Snapshot-Based Network Assurance Through Mathematical Modeling

In its 6.0 release, Nexus Dashboard Insights inherited the assurance analysis engine from the original Network Assurance Engine (NAE) application. The assurance engine continuously takes full snapshots of the network on a regular interval, builds a mathematical model for each snaphot that represents the network and how it operates at the point of time. It then analyizes the network behaviors against this model. It checks the network configuration for any errors, examines the consistency between the network configuration and its actual operational states. Any configuration issues, any inconsistencies between the configuration and the operational states, or any incorrect behaviors of the network components will be reported as network anomalies. It assures the network configuration, the policy space, connectivity as well as the endpoint space. The assurance functions are a comprehensive collection of automated troubleshooting processes, developed based on the deep knowledge base that is acculmulated through years of network design, deployment, and support experiences.

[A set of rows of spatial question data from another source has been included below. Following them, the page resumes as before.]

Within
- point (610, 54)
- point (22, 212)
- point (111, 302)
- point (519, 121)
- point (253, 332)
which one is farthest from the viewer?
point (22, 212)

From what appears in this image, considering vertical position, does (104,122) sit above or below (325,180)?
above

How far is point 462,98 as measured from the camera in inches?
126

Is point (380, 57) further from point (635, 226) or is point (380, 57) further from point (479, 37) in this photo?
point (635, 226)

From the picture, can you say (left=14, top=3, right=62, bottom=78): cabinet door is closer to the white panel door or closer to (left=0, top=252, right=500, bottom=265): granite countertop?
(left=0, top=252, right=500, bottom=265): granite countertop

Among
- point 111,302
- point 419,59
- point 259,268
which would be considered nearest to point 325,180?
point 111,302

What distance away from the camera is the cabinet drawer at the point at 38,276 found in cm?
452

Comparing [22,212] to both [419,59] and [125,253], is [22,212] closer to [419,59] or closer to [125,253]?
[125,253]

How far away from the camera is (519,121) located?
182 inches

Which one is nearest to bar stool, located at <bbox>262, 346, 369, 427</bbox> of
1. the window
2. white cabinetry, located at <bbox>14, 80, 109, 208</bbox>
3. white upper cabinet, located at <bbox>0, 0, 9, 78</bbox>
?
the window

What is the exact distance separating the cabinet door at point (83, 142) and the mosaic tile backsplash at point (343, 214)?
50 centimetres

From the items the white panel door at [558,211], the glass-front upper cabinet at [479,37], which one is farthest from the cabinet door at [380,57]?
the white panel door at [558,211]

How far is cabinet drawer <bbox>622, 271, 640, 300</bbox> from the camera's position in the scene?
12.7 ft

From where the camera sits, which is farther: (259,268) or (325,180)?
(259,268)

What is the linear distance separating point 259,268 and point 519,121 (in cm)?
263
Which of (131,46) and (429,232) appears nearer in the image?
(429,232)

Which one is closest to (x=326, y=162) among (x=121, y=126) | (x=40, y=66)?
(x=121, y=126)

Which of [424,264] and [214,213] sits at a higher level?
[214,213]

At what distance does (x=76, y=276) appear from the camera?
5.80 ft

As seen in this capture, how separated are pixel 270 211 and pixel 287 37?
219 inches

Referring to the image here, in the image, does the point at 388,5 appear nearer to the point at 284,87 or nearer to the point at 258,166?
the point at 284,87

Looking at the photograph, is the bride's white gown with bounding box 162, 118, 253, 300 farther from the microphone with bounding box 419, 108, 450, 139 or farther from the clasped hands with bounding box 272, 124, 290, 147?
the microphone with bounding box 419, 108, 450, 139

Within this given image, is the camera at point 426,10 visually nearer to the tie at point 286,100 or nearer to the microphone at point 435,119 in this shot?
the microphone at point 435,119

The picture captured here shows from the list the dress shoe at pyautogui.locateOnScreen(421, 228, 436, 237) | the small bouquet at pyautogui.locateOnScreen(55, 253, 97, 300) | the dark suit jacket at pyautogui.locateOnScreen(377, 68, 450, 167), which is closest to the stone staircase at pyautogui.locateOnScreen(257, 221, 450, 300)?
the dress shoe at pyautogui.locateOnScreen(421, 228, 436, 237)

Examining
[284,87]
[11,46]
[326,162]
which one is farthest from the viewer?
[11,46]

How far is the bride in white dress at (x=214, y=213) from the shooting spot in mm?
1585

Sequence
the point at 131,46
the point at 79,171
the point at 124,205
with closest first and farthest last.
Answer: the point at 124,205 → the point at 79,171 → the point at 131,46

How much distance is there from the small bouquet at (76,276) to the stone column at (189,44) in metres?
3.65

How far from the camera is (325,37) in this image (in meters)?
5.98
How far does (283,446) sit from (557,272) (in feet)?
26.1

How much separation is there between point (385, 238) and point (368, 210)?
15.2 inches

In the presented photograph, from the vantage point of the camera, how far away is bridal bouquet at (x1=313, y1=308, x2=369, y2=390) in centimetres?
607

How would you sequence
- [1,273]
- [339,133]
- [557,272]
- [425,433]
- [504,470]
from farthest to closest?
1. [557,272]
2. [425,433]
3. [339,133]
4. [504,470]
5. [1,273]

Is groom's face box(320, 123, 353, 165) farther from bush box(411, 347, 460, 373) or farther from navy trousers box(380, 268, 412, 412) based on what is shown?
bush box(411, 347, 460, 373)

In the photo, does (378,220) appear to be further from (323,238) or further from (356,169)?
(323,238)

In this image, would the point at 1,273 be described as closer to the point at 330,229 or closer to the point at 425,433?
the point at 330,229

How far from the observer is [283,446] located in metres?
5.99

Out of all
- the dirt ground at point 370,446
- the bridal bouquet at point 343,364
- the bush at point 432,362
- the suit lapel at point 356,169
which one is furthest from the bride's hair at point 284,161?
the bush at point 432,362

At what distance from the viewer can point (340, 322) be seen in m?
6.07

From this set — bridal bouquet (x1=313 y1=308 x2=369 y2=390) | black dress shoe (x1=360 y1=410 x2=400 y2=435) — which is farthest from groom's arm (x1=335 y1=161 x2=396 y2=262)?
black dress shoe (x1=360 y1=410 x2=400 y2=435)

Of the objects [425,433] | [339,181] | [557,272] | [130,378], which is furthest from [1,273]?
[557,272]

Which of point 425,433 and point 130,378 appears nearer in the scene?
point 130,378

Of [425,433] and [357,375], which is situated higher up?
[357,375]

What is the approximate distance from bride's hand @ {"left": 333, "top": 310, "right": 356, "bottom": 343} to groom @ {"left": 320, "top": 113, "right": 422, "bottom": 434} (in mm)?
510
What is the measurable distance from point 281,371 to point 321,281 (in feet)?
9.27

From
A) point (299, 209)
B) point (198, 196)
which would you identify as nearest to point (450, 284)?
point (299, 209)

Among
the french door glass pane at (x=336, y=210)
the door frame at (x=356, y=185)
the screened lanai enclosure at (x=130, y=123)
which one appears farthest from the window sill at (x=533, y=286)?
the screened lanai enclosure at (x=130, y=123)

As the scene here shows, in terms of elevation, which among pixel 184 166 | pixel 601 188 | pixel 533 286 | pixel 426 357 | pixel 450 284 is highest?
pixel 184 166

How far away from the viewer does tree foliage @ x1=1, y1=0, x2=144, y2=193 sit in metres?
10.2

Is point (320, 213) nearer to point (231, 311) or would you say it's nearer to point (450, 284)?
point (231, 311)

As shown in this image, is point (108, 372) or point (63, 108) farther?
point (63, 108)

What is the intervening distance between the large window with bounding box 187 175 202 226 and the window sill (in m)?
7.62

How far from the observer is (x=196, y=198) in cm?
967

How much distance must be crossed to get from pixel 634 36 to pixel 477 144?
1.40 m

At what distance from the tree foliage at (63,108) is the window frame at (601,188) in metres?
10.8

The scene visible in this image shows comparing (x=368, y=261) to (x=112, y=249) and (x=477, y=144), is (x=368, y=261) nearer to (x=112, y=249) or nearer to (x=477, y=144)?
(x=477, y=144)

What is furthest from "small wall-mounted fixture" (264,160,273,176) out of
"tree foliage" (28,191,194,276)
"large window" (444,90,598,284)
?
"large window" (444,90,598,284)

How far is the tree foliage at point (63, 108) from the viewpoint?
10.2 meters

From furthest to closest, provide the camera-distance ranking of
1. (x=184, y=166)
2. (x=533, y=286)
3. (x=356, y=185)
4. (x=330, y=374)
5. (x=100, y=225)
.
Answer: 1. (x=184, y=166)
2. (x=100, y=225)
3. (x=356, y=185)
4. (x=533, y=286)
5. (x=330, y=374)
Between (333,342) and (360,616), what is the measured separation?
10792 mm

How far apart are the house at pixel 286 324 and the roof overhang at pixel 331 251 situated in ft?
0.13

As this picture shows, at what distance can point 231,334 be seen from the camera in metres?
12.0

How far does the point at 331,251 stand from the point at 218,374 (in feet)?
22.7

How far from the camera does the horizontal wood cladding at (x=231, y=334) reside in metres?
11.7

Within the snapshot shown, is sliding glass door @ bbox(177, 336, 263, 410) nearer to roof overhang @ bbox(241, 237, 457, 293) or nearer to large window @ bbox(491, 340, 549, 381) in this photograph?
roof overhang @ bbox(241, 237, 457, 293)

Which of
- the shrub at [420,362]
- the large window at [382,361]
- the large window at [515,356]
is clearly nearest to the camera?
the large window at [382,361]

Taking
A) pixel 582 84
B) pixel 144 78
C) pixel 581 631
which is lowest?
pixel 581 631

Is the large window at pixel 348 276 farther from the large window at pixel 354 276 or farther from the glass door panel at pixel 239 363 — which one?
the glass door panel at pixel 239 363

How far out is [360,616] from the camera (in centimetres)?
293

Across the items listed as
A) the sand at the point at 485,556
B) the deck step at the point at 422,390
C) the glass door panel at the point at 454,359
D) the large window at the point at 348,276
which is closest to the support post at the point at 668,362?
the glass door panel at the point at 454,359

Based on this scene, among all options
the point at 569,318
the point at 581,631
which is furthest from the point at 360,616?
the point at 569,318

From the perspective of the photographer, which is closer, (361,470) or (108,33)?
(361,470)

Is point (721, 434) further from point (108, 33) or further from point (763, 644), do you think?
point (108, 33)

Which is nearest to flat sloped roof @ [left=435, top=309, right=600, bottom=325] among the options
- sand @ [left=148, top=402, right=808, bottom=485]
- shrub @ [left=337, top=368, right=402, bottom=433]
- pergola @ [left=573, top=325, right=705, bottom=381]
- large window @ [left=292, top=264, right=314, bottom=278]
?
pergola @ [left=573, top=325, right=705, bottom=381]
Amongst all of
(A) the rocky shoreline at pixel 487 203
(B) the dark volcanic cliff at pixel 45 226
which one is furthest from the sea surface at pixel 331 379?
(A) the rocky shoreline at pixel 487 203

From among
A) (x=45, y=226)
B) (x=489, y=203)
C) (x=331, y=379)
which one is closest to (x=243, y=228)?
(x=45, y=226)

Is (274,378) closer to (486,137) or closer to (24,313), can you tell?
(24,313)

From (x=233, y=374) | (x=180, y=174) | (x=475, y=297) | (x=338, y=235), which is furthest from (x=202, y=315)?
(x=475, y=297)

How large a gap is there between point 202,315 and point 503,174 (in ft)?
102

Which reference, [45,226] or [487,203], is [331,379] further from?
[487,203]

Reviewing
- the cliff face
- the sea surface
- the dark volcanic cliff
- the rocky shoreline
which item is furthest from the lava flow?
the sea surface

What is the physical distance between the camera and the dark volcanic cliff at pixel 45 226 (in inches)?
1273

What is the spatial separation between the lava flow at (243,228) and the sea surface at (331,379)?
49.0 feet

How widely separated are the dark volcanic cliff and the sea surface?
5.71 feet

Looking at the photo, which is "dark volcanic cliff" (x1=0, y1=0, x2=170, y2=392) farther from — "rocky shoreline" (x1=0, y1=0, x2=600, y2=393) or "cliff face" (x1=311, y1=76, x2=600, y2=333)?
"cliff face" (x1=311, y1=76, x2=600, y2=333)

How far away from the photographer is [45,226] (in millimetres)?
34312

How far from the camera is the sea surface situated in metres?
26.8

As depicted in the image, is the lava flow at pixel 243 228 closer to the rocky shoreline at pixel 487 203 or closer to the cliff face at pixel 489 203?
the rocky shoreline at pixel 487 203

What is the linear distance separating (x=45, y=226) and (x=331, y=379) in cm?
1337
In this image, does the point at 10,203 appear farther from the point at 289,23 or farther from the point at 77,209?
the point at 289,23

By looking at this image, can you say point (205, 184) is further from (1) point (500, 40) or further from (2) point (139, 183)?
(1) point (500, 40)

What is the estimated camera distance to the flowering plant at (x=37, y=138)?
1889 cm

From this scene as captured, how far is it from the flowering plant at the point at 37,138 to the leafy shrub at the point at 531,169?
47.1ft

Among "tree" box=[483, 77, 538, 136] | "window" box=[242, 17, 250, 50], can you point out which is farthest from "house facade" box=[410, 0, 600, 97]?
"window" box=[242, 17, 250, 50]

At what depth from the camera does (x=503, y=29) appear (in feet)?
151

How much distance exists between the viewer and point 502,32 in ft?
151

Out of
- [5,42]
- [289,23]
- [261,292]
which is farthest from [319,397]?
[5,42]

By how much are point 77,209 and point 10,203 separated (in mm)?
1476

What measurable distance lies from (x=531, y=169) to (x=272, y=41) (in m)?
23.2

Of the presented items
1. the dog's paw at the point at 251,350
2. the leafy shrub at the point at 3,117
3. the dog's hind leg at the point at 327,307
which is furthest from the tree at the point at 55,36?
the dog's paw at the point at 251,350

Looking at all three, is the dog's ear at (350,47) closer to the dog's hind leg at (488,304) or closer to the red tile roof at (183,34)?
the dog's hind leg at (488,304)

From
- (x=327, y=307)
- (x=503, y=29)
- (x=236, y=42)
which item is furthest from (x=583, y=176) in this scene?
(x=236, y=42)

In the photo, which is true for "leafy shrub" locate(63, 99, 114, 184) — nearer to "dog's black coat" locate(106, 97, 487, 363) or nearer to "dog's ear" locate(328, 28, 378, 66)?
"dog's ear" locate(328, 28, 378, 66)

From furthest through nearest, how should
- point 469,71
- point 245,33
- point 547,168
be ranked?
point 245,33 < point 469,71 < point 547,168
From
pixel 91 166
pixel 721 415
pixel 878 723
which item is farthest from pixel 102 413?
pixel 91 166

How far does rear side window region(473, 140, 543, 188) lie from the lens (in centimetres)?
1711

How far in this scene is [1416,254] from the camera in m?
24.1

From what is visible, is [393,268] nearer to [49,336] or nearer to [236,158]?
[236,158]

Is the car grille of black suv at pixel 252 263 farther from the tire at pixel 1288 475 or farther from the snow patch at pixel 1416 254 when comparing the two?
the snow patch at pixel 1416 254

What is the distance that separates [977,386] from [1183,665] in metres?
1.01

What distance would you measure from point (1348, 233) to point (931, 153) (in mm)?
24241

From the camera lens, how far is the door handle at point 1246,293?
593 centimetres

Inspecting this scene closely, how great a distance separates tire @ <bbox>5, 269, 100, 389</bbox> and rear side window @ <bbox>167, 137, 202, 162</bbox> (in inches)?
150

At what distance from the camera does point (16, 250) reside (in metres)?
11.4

Centralized Network Insights with One View

Organizations scale out their data centers by deploying multiple data center sites that often are geographically dispersed. This creates a fragmented view of the network infrastructure that creates challenges for Day-2 operations teams leading to slower incident detection, correlation, and resolution. Starting with Nexus Dashboard 2.1 release, users can link their multiple Nexus Dashboard clusters together to operate their network sites from this one central point and obtain an aggregated view of the operations of all their network sites. Enabled by the “One View” capability on Nexus Dashboard, the Insights service itself can now provide its users with the centralized visibility across all the network sites on the linked Nexus Dashboards and enable the smooth navigation among the different sites on the same Insights UI.

Pre-Change Analysis for Risk-Free Configuration Change Management

Network Configuration Change management has been considered as an operation with risks by nature because the network team did not have a good tool to fully qualify the changes before implementing the changes into the product network. Pre-Change Analysis is a function originally offered by Cisco Network Assurance Engine (NAE) to tackle this challenge by giving the network team a tool to fully test drive their intended configuration changes. Cisco NAE is integrated into Cisco Nexus Dashboard Insights Release 6.0. Now the Insights users can take full advantage of the same pre-change verification capability to proactively validate the configuration changes against the latest snapshot of the network. This is a long-desired capability by the network operations team. Now, they can simply submit their intended changes to the Insights service. The Insights service will analyze the impacts of the changes to the network, calling out any errors or potential issues if there are any. The network team gets an opportunity to review and correct the errors and only implement the fully qualified configuration changes to the network. This pre-change analysis function removes the guess work from network configuration change management, minimizes the risks of the change management and therefore increases the availability of the entire network.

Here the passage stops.